TASK BRIEF:
The whole listing, from first line to last: copy it exactly.

AVAILABLE DATA:
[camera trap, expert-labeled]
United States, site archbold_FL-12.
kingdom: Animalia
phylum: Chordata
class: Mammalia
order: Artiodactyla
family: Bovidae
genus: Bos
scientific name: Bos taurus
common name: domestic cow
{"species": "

COMPLETED EXERCISE:
[camera trap, expert-labeled]
United States, site archbold_FL-12.
kingdom: Animalia
phylum: Chordata
class: Mammalia
order: Artiodactyla
family: Bovidae
genus: Bos
scientific name: Bos taurus
common name: domestic cow
{"species": "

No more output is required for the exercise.